算法分析与设计——LeetCode:33. Search in Rotated Sorted Array

题目

Suppose an array sorted in ascending order is rotated at some pivot unknown to you beforehand.

(i.e., 0 1 2 4 5 6 7 might become 4 5 6 7 0 1 2).

You are given a target value to search. If found in the array return its index, otherwise return -1.

You may assume no duplicate exists in the array.

class Solution {
public:
    int search(vector<int>& nums, int target) {
    }
};

思路

使用二分查找，有三种情况：1.mid>begin>end；2.mid<end<begin；3.begin<mid<end，即正常排序的数列。 根据不同情况选择下一次查找的begin和end。

代码

class Solution {
public:
    int search(vector<int>& nums, int target) {
        int end = nums.size();
        if (end == 0) {
            return -1;
        }
        int head = 0;
        int index = end/2;
        
        while ((end-head) != 0 && nums[index] != target) {
            if (nums[head] < nums[end-1]) {
                while ((end-head) != 0 && nums[index] != target) {
                    if (target > nums[index]) {
                        head = index+1;
                    } else {
                        end = index;
                    }
                    index = (end-head)/2+head;
                }
                break;
            }
            
            if(nums[index] > nums[head]) {
                if (target > nums[index]) {
                    head = index +1;
                } else {
                    if (target >= nums[head]) {
                        end = index;
                    } else {
                        head = index+1;
                    }
                }
            } else {
                if (target > nums[index]) {
                    if (target >= nums[head]) {
                        end = index;
                    } else {
                        head = index+1;
                    }
                } else {
                    end = index;
                }
            }
            index = (end-head)/2+head;
        }
        if (target != nums[index]) {
            return -1;
        } else {
            return index;
        }
    
    }
};

> _条目清单_:
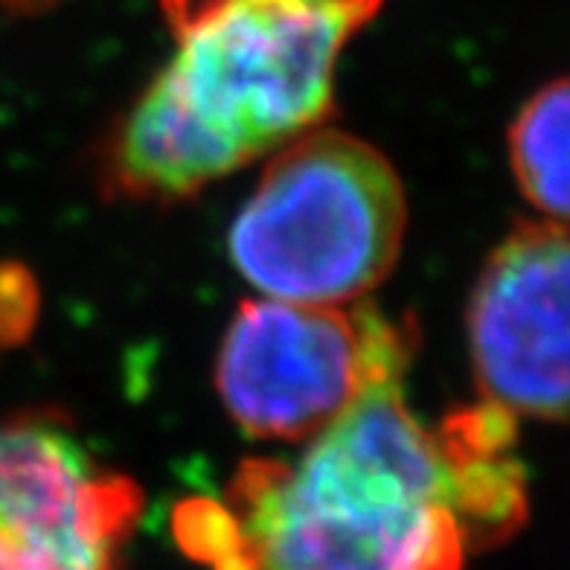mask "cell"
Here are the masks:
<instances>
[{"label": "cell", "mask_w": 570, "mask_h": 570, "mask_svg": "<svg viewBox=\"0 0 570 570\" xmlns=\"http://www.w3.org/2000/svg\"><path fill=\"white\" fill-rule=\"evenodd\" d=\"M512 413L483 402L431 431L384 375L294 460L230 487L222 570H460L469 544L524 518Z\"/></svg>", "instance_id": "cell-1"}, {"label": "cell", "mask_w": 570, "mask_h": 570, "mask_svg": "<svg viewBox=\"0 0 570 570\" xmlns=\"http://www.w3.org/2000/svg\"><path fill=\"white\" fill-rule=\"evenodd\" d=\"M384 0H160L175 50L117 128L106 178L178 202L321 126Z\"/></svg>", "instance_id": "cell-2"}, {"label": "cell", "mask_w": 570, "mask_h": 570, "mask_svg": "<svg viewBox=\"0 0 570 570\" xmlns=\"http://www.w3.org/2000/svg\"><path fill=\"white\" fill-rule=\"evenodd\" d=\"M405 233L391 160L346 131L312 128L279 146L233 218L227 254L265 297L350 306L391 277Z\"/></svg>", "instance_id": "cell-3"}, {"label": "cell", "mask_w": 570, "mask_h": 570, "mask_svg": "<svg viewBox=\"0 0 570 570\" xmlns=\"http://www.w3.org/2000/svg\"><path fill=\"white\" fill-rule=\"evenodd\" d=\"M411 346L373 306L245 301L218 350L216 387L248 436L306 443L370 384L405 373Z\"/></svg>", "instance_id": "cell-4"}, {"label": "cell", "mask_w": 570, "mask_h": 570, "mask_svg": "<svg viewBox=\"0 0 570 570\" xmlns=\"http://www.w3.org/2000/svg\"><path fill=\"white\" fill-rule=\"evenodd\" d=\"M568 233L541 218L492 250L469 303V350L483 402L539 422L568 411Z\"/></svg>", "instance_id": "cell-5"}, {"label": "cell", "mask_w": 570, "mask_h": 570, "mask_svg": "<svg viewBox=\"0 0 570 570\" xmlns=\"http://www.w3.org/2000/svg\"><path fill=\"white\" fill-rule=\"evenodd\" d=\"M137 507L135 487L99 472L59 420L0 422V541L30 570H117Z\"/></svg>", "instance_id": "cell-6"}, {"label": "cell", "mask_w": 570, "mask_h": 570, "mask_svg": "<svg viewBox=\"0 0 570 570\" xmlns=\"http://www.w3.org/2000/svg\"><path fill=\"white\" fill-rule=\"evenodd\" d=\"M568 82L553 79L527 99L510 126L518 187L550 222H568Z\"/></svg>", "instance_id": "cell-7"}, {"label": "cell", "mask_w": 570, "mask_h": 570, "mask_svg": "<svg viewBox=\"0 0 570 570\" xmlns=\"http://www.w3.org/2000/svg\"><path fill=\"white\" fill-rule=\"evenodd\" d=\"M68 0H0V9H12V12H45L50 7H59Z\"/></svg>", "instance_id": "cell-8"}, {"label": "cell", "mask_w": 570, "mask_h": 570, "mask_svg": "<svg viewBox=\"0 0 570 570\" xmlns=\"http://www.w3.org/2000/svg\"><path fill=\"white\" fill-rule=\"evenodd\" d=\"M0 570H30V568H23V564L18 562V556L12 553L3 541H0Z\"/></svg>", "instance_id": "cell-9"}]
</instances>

---

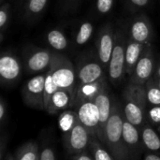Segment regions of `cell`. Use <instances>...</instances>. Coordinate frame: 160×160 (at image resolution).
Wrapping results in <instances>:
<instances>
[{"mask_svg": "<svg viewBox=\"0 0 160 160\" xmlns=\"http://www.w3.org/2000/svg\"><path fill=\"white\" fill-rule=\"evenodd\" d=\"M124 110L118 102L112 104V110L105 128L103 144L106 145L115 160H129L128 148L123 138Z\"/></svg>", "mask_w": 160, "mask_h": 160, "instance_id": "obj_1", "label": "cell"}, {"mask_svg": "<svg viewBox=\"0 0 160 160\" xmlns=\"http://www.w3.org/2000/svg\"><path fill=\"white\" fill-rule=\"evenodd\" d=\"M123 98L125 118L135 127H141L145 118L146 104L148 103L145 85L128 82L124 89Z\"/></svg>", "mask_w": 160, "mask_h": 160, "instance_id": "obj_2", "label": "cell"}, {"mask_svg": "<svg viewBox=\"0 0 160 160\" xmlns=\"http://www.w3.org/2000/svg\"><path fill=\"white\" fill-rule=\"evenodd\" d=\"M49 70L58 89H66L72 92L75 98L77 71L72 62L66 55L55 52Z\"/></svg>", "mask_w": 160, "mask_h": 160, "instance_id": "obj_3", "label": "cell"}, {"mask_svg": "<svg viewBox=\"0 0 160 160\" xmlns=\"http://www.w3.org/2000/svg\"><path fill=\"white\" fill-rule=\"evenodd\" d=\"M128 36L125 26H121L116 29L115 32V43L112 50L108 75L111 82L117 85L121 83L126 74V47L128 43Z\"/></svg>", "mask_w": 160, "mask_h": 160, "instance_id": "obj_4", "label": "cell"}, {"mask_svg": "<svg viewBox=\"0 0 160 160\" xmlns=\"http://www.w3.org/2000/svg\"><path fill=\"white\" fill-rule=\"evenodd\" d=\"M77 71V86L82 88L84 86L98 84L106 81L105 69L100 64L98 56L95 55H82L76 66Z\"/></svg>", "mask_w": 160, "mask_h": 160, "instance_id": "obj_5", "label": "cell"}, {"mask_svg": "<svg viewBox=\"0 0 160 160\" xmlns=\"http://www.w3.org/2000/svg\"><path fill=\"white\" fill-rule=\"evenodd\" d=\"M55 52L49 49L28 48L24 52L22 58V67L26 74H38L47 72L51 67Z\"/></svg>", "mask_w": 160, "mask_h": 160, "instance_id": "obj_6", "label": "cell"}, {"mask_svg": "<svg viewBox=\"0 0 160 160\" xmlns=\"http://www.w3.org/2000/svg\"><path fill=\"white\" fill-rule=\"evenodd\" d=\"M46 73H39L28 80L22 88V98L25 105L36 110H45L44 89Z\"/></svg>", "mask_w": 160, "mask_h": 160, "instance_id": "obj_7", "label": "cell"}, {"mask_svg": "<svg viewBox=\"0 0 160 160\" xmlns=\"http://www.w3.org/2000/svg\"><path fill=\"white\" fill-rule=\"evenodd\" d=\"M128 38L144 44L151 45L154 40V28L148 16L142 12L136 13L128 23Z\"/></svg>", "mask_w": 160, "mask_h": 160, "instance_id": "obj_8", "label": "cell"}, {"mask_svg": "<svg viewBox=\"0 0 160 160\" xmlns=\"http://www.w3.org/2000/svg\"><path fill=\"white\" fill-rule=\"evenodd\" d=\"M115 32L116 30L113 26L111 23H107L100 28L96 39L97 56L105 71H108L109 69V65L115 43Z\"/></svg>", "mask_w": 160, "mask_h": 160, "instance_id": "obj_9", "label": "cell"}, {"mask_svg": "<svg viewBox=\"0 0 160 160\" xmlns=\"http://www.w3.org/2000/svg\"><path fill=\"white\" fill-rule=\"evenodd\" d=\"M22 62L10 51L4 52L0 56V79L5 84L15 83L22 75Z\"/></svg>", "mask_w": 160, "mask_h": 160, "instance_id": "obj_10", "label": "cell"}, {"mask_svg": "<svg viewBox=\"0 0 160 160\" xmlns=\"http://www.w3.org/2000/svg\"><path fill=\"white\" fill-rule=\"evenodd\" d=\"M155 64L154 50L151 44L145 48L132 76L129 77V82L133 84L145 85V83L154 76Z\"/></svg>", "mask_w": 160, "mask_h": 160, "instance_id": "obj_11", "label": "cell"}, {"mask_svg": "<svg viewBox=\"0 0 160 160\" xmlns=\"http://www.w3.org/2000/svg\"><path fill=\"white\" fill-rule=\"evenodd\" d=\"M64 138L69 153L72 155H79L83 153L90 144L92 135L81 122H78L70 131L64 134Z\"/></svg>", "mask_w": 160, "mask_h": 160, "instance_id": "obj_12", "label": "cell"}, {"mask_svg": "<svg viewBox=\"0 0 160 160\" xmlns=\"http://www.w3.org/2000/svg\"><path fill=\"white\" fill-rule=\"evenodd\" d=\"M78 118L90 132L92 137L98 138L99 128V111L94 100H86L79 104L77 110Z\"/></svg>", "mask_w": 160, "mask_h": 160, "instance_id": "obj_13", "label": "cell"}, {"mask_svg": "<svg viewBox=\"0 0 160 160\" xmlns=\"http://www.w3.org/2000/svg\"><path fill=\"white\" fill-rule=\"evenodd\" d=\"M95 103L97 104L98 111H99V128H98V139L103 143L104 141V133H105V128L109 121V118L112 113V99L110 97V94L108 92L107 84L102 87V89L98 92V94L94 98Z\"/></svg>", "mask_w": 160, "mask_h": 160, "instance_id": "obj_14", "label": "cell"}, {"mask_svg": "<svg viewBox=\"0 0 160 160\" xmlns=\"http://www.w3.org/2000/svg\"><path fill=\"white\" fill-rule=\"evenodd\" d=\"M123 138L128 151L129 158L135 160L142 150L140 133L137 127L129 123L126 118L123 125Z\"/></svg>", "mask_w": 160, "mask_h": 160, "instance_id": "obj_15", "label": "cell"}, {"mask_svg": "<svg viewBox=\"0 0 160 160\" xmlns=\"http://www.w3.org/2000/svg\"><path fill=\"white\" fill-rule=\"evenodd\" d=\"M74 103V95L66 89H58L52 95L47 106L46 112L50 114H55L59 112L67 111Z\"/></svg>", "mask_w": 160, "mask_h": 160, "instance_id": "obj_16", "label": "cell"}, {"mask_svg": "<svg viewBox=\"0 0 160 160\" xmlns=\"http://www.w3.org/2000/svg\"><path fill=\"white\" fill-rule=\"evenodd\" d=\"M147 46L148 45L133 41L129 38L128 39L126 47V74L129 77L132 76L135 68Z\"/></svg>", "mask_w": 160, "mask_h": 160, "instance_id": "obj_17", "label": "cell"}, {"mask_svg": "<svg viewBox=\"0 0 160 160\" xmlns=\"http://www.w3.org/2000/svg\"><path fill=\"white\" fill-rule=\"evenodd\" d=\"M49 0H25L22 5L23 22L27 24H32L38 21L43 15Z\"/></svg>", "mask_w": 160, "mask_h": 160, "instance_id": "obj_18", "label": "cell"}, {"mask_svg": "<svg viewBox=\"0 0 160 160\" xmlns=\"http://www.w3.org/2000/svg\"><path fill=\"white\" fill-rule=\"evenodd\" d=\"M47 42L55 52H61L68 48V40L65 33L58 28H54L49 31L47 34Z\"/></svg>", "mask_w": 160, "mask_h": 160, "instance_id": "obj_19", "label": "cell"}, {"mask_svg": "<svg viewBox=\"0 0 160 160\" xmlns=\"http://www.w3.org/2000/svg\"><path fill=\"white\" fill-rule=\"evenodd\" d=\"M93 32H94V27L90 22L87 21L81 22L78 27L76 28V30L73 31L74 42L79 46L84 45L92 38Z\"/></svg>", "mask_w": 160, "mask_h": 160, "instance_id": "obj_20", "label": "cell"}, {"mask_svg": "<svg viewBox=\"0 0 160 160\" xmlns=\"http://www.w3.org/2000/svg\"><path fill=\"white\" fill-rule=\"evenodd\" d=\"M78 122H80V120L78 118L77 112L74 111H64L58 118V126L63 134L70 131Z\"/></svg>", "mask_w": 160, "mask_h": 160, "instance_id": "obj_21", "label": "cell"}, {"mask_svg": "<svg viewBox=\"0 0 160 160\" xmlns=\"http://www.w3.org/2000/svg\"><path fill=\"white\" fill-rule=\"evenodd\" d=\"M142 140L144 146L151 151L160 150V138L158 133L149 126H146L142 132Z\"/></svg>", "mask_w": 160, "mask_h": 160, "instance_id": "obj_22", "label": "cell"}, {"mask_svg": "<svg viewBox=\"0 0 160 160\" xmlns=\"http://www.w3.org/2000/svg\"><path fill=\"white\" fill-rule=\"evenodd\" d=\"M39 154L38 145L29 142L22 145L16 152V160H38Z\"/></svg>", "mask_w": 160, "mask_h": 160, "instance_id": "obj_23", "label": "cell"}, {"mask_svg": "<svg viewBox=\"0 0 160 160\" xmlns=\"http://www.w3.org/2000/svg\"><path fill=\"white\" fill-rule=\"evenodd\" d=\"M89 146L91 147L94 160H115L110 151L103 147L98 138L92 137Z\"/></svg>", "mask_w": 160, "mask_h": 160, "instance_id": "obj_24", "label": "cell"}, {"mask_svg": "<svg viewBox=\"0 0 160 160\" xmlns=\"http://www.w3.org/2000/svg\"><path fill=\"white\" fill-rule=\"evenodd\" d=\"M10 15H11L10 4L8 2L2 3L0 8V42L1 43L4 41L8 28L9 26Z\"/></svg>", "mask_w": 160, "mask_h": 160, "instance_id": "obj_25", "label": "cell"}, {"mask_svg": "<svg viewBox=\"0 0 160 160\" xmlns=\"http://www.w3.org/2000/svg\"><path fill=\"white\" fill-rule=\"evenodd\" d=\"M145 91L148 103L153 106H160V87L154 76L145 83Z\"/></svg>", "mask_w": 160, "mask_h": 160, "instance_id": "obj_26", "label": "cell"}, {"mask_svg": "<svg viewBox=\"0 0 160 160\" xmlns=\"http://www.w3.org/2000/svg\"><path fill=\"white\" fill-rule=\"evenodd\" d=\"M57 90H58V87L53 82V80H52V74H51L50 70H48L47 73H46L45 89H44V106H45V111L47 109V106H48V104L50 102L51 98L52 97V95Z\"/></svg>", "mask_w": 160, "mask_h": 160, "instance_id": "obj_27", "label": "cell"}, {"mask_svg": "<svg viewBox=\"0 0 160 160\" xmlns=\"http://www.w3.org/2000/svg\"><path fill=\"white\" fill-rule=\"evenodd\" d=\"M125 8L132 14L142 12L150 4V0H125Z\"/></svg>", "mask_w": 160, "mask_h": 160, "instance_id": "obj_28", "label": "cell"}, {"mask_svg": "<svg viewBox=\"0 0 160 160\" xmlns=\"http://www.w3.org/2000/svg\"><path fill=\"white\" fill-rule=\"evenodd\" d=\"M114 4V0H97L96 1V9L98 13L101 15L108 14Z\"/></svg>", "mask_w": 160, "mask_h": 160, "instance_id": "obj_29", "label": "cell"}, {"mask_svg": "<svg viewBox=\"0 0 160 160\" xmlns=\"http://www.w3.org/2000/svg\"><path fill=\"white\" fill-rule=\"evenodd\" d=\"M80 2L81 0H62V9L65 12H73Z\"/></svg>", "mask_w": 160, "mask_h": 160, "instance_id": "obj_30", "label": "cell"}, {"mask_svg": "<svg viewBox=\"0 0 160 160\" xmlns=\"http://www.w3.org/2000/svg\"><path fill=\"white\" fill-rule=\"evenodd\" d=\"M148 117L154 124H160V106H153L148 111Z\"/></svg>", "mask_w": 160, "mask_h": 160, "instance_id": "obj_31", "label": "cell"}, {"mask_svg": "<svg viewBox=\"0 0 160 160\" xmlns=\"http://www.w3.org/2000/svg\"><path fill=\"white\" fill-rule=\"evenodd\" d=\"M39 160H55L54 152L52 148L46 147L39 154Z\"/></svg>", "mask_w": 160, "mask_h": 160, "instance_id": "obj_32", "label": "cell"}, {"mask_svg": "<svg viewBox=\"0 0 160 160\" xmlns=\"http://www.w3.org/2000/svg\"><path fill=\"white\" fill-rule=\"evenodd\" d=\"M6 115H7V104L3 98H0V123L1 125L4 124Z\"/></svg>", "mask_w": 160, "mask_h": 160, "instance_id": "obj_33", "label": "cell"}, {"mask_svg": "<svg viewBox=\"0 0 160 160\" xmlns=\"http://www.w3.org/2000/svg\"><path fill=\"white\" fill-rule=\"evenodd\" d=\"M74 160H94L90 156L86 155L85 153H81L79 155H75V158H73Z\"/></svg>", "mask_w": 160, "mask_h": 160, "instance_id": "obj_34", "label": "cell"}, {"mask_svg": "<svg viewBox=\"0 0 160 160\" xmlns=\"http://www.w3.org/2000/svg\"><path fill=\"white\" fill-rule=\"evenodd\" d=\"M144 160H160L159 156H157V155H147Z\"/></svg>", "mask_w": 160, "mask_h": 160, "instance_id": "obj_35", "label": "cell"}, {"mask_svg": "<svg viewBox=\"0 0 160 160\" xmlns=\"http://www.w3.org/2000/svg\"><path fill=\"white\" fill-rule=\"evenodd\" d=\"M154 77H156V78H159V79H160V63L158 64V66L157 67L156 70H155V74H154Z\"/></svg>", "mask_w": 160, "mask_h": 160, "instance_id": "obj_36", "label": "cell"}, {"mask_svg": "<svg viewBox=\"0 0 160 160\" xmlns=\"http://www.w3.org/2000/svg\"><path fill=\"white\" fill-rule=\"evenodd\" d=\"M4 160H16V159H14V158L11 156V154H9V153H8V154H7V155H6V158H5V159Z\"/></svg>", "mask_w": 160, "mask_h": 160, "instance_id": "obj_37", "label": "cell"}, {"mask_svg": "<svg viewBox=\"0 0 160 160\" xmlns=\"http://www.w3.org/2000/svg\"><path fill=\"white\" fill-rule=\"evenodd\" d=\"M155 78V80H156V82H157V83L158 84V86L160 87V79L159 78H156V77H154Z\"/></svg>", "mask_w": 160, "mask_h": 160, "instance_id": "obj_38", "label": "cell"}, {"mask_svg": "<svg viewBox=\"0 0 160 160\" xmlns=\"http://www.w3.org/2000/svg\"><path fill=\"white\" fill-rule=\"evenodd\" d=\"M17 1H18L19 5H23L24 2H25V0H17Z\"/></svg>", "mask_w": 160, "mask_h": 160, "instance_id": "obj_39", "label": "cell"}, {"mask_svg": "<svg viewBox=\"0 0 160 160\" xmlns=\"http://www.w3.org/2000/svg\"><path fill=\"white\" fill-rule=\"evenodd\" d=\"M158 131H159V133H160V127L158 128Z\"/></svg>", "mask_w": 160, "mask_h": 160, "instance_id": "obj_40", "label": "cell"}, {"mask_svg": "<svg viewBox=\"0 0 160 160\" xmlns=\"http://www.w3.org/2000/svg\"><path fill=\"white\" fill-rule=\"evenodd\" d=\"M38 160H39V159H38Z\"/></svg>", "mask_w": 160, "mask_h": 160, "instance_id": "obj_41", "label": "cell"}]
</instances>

> _任务与练习_:
1. 把旋转数组搜索题解中的 “You may assume no duplicate exists in the array.” 一句译成中文。
2. 请输出旋转数组搜索题解中的一段原文，从“Suppose an array”开始，一直到“in the array.”为止，一字不改。

> _各题输出_:
1. 你可以假设数组中不存在重复元素。

2.
Suppose an array sorted in ascending order is rotated at some pivot unknown to you beforehand.

(i.e., 0 1 2 4 5 6 7 might become 4 5 6 7 0 1 2).

You are given a target value to search. If found in the array return its index, otherwise return -1.

You may assume no duplicate exists in the array.